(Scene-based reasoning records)
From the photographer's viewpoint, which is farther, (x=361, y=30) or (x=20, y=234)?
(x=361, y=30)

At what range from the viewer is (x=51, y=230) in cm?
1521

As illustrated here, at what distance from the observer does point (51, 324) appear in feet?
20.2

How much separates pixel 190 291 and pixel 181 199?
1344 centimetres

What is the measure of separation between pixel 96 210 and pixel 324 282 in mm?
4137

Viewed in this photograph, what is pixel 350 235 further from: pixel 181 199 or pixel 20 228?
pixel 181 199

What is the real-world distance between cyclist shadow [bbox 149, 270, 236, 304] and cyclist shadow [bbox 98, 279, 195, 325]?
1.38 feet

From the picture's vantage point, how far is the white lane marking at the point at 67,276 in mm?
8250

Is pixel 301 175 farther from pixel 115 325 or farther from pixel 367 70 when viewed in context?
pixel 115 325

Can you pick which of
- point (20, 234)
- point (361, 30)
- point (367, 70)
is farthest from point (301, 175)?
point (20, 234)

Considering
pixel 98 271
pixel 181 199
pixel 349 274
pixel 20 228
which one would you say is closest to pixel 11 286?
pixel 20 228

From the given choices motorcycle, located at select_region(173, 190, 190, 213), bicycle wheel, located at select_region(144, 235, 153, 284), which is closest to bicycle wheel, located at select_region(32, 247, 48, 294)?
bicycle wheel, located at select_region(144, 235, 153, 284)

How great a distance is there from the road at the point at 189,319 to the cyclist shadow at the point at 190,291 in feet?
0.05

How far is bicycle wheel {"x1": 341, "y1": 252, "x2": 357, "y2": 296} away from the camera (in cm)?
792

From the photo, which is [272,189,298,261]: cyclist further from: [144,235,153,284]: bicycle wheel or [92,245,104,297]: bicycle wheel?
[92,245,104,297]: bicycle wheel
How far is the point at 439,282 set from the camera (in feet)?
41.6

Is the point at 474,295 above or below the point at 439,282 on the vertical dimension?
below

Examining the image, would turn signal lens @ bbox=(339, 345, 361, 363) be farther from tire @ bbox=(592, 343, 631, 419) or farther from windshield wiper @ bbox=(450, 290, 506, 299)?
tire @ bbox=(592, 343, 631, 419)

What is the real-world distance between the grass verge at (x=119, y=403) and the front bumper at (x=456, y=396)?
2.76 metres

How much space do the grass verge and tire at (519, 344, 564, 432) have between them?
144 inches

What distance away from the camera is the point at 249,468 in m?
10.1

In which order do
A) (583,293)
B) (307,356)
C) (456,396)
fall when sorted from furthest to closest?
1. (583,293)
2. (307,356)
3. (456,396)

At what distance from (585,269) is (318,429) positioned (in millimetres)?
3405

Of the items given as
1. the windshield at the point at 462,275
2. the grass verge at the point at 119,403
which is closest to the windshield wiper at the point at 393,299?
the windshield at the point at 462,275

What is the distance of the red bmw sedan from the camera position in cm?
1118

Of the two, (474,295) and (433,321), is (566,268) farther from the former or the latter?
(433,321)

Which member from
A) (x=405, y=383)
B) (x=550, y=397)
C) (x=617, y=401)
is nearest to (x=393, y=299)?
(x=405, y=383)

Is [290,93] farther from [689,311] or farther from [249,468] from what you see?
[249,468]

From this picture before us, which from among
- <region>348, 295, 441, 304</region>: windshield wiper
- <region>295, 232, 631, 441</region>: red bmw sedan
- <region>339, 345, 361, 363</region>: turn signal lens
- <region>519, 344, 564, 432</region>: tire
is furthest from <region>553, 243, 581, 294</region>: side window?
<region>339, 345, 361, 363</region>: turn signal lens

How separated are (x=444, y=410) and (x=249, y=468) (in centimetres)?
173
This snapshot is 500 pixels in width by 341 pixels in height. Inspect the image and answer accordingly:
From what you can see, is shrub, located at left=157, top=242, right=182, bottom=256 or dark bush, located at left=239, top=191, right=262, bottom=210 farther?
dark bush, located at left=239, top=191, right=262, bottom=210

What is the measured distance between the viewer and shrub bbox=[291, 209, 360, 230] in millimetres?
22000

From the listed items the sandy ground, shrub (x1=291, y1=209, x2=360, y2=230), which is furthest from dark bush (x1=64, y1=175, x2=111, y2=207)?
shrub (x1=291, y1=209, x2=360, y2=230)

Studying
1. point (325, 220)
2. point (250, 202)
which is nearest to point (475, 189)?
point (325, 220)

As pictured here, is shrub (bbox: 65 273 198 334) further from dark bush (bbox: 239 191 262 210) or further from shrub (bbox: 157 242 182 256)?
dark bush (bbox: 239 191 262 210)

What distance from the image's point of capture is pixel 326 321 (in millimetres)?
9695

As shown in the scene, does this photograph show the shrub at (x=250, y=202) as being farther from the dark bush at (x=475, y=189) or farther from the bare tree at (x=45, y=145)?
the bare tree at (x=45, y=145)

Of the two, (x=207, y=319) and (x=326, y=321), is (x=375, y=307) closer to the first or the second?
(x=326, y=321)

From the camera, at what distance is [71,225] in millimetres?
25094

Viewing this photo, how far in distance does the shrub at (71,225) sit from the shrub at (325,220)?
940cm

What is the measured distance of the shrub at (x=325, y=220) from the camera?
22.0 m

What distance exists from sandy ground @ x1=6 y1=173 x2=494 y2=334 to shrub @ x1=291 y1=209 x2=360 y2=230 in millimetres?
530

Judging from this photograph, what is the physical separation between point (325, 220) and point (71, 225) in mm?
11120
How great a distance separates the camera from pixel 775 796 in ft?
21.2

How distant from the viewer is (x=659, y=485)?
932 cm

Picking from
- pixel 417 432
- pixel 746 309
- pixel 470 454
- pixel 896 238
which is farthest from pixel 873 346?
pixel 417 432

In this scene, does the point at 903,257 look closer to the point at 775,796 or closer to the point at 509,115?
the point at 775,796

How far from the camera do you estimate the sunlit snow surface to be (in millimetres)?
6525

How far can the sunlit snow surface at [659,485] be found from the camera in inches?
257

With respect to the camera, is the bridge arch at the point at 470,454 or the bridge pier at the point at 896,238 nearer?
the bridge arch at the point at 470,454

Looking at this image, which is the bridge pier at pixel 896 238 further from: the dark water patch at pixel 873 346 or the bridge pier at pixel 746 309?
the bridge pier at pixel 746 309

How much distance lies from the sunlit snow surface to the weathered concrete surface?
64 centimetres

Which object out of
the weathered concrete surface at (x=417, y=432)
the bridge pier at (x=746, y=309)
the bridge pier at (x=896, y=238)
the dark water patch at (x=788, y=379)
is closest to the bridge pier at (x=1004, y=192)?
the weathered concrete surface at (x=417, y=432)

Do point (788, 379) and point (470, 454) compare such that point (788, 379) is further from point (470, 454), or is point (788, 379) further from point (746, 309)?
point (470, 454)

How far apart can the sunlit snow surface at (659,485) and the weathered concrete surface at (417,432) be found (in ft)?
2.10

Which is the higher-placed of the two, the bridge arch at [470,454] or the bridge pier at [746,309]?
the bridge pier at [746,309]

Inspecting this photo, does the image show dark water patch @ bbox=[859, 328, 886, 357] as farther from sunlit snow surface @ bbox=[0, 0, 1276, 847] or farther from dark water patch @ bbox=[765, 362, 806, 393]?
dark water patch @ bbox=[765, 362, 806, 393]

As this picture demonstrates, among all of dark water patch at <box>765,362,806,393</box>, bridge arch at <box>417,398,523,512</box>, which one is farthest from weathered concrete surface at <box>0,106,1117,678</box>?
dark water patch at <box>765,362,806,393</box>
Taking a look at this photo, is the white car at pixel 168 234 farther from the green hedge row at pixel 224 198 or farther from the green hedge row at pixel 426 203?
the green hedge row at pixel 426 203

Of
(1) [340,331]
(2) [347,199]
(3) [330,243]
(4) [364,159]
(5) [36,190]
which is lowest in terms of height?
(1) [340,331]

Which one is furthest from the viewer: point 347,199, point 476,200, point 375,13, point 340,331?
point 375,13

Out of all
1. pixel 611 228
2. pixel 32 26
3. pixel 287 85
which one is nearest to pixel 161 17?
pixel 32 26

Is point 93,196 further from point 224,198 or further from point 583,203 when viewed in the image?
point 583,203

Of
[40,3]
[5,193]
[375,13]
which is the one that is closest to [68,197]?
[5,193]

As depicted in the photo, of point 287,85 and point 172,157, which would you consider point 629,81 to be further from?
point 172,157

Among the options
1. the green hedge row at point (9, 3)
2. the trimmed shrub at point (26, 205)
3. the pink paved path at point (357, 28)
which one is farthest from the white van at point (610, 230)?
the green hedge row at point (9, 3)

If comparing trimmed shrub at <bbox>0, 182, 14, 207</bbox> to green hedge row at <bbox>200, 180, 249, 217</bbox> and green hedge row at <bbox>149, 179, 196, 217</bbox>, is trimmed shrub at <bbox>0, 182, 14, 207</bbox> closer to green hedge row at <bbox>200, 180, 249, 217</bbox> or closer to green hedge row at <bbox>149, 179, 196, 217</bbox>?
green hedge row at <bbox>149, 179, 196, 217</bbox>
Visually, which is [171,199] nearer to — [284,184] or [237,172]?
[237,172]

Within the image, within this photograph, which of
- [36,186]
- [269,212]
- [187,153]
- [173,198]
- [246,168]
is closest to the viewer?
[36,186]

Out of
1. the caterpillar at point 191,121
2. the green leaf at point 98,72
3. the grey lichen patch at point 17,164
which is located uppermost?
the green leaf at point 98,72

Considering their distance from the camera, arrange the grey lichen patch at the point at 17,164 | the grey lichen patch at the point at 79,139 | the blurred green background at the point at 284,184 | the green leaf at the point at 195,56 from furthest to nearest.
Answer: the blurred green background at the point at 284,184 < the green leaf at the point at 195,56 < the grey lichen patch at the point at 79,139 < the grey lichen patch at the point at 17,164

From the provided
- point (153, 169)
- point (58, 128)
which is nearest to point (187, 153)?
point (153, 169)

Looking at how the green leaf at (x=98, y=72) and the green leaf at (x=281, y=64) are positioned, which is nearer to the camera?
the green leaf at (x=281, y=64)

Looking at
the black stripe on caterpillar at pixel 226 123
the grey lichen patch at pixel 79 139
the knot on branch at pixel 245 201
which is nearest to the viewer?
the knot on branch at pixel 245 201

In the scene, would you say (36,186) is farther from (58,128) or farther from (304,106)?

WHAT IS BEING ASKED: Give the lines exactly as they stand, from the line with "From the provided" through the end of the material.

THE REPLY:
From the provided
- point (153, 169)
- point (58, 128)
which is nearest to point (187, 153)?
point (153, 169)

Looking at how the green leaf at (x=98, y=72) and the green leaf at (x=281, y=64) are positioned, which is nearer to the camera?
the green leaf at (x=281, y=64)

Looking at
the black stripe on caterpillar at pixel 226 123
the grey lichen patch at pixel 79 139
the knot on branch at pixel 245 201
which is nearest to the viewer?
the knot on branch at pixel 245 201

In the scene, would you say (36,186) is farther from (58,128) or farther from (304,106)?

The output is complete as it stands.